● TASK 1: Please list every dollar amount given in the article about the Town of Tonawanda's workers' compensation program.
● TASK 2:
Decide whether each statement agrees with the Tonawanda workers' compensation article. Answer yes or no, and quote the words that settle it.
(a) Crangle was the only opponent of the new agreement with PERMA.
(b) The new PERMA contract lasts two years.
(c) The 2010 audit covered the period from January 2005 to May 2010.
● TASK 3: According to the Tonawanda workers' compensation article, what was the total of the town's workers' comp expenses in 2009?

● SELECTED EXTRACT:
++++++++

Payments for workers’ compensation claims have dropped by about $500,000 since an Albany-based firm was hired a few years ago to administer the Town of Tonawanda’s program, but a councilman questions the cost of that achievement.

Councilman Daniel J. Crangle was the lone opponent of a new one-year agreement approved last week with Public Employer Risk Management Association, or PERMA. The contract, which runs from last Friday through next Feb. 28, carries a price tag of $585,461.

“The bottom line is, where’s the savings?” Crangle asked during a Town Board work session.

“The savings is what we are not paying out,” said Councilman Joseph H. Emminger.

A 2010 audit by the State Comptroller’s Office, examining the period between January 2005 and May 2010, found that the town didn’t have an adequate risk-management program or a claims-management system. It noted that workers’ comp expenses totaled $1.7 million in 2009.

For most of those five-plus years, the town was self-insured for claims of up to $750,000 per occurrence and also bought insurance coverage for aggregate claims of up to $25 million.

++++++++

● INFORMATION:
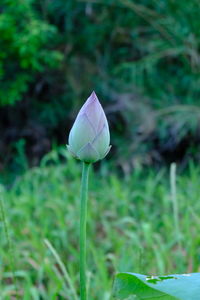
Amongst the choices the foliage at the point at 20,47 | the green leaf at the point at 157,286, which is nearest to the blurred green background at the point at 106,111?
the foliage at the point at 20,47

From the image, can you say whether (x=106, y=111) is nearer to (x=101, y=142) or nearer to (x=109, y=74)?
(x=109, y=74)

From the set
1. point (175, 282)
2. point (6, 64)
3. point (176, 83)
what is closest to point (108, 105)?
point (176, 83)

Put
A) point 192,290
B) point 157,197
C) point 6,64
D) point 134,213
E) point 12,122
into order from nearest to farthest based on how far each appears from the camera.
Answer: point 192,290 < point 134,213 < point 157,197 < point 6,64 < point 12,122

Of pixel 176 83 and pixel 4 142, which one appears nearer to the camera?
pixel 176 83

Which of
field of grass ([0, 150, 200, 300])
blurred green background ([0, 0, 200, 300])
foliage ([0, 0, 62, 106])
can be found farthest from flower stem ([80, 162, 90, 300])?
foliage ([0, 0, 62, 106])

++++++++

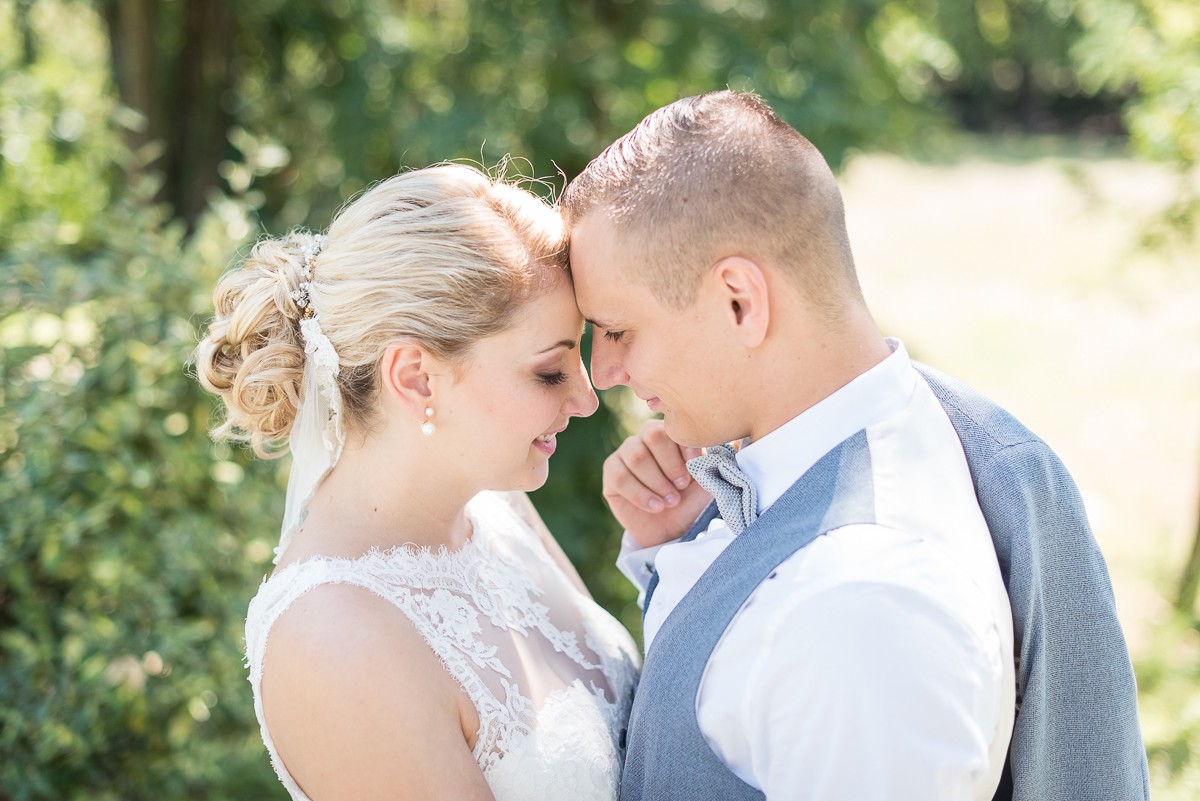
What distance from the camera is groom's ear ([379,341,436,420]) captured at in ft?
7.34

++++++++

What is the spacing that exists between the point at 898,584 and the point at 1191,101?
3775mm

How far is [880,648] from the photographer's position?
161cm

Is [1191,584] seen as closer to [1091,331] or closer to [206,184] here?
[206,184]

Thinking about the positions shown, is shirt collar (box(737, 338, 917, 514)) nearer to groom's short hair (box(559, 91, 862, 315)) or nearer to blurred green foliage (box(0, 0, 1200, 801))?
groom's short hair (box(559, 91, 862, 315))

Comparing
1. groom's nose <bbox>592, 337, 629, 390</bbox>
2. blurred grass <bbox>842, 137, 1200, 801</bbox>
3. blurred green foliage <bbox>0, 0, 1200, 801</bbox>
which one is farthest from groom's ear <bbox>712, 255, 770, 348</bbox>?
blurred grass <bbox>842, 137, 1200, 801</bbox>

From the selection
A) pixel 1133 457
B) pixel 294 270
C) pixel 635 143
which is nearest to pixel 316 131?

++++++++

● EXERCISE RESPONSE 1:
$500,000
$585,461
$1.7 million
$750,000
$25 million

● EXERCISE RESPONSE 2:
(a) Yes: "Crangle was the lone opponent of a new one-year agreement"
(b) No: "a new one-year agreement"
(c) Yes: "examining the period between January 2005 and May 2010"

● EXERCISE RESPONSE 3: $1.7 million